**TASK DETAILS:**
Convert every line of the records below into a JSON list of strings, one string per line, leaving out blank lines.

**AVAILABLE RECORDS:**
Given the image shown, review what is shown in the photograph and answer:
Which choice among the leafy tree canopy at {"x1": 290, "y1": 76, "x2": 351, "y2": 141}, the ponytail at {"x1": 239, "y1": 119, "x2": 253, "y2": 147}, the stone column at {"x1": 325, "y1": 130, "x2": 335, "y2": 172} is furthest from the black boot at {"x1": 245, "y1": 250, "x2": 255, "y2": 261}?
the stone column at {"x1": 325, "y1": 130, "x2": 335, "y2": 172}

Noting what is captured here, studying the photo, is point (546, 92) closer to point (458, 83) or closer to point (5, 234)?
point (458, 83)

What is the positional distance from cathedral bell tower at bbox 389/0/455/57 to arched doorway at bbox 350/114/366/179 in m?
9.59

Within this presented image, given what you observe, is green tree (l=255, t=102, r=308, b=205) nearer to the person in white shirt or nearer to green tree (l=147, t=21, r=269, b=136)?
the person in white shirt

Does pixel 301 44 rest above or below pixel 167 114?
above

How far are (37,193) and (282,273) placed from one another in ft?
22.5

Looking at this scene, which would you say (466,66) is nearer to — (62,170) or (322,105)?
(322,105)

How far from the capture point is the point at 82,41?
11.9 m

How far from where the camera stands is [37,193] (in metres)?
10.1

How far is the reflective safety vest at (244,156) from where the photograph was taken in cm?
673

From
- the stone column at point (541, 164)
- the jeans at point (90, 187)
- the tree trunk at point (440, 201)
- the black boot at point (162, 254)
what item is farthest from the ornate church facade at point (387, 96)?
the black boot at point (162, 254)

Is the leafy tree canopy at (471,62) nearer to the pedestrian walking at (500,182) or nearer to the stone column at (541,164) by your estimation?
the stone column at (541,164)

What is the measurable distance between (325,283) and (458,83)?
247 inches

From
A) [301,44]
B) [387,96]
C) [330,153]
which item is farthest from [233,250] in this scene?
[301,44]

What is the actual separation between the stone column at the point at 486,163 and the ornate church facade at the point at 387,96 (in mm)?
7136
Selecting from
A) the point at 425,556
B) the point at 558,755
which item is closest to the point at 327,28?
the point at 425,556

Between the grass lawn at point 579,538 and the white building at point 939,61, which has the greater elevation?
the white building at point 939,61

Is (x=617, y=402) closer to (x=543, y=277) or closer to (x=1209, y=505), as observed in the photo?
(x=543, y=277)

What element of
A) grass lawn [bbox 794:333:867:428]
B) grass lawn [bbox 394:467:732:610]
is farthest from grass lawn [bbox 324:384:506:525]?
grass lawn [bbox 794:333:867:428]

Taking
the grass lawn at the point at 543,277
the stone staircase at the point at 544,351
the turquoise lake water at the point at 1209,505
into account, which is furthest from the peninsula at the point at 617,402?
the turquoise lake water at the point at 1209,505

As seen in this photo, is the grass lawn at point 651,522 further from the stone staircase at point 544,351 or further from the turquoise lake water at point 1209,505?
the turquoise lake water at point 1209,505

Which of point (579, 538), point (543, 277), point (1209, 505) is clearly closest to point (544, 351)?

**SOLVED EXERCISE:**
[
  "Given the image shown, review what is shown in the photograph and answer:",
  "Which choice among the leafy tree canopy at {\"x1\": 290, \"y1\": 76, \"x2\": 351, \"y2\": 141}, the ponytail at {\"x1\": 239, \"y1\": 119, \"x2\": 253, \"y2\": 147}, the stone column at {\"x1\": 325, \"y1\": 130, \"x2\": 335, \"y2\": 172} is furthest from the black boot at {\"x1\": 245, \"y1\": 250, \"x2\": 255, \"y2\": 261}?",
  "the stone column at {\"x1\": 325, \"y1\": 130, \"x2\": 335, \"y2\": 172}",
  "Noting what is captured here, studying the photo, is point (546, 92) closer to point (458, 83) or closer to point (5, 234)?",
  "point (458, 83)",
  "What is the positional distance from cathedral bell tower at bbox 389/0/455/57 to arched doorway at bbox 350/114/366/179 in m?",
  "9.59",
  "Within this presented image, given what you observe, is green tree (l=255, t=102, r=308, b=205) nearer to the person in white shirt or nearer to green tree (l=147, t=21, r=269, b=136)?",
  "the person in white shirt",
  "Does pixel 301 44 rest above or below pixel 167 114?",
  "above",
  "How far are (37,193) and (282,273) placed from one another in ft?",
  "22.5",
  "Looking at this scene, which would you say (466,66) is nearer to — (62,170) or (322,105)?",
  "(322,105)",
  "How far from the capture point is the point at 82,41?",
  "11.9 m",
  "How far from where the camera stands is [37,193] (in metres)?",
  "10.1",
  "How far is the reflective safety vest at (244,156) from where the photograph was taken in cm?",
  "673",
  "From",
  "- the stone column at point (541, 164)",
  "- the jeans at point (90, 187)",
  "- the tree trunk at point (440, 201)",
  "- the black boot at point (162, 254)",
  "what item is farthest from the ornate church facade at point (387, 96)?",
  "the black boot at point (162, 254)",
  "Is the leafy tree canopy at (471,62) nearer to the pedestrian walking at (500,182) or nearer to the stone column at (541,164) by your estimation?",
  "the stone column at (541,164)",
  "What is the measurable distance between (325,283) and (458,83)?",
  "247 inches",
  "From",
  "A) [301,44]",
  "B) [387,96]",
  "C) [330,153]",
  "which item is farthest from [233,250] in this scene?",
  "[301,44]",
  "What is the actual separation between the stone column at the point at 486,163 and the ornate church facade at the point at 387,96 (in mm)?",
  "7136",
  "Selecting from",
  "A) the point at 425,556",
  "B) the point at 558,755",
  "which item is closest to the point at 327,28?",
  "the point at 425,556",
  "Between the grass lawn at point 579,538 and the white building at point 939,61, which has the greater elevation?",
  "the white building at point 939,61",
  "Is (x=617, y=402) closer to (x=543, y=277) or closer to (x=1209, y=505), as observed in the photo?",
  "(x=543, y=277)",
  "What element of",
  "A) grass lawn [bbox 794:333:867:428]",
  "B) grass lawn [bbox 394:467:732:610]",
  "is farthest from grass lawn [bbox 324:384:506:525]?",
  "grass lawn [bbox 794:333:867:428]",
  "Taking",
  "the grass lawn at the point at 543,277",
  "the stone staircase at the point at 544,351",
  "the turquoise lake water at the point at 1209,505",
  "into account, which is furthest from the peninsula at the point at 617,402?",
  "the turquoise lake water at the point at 1209,505",
  "As seen in this photo, is the grass lawn at point 651,522 further from the stone staircase at point 544,351 or further from the turquoise lake water at point 1209,505?",
  "the turquoise lake water at point 1209,505",
  "Which of point (579, 538), point (543, 277), point (1209, 505) is clearly closest to point (544, 351)?"
]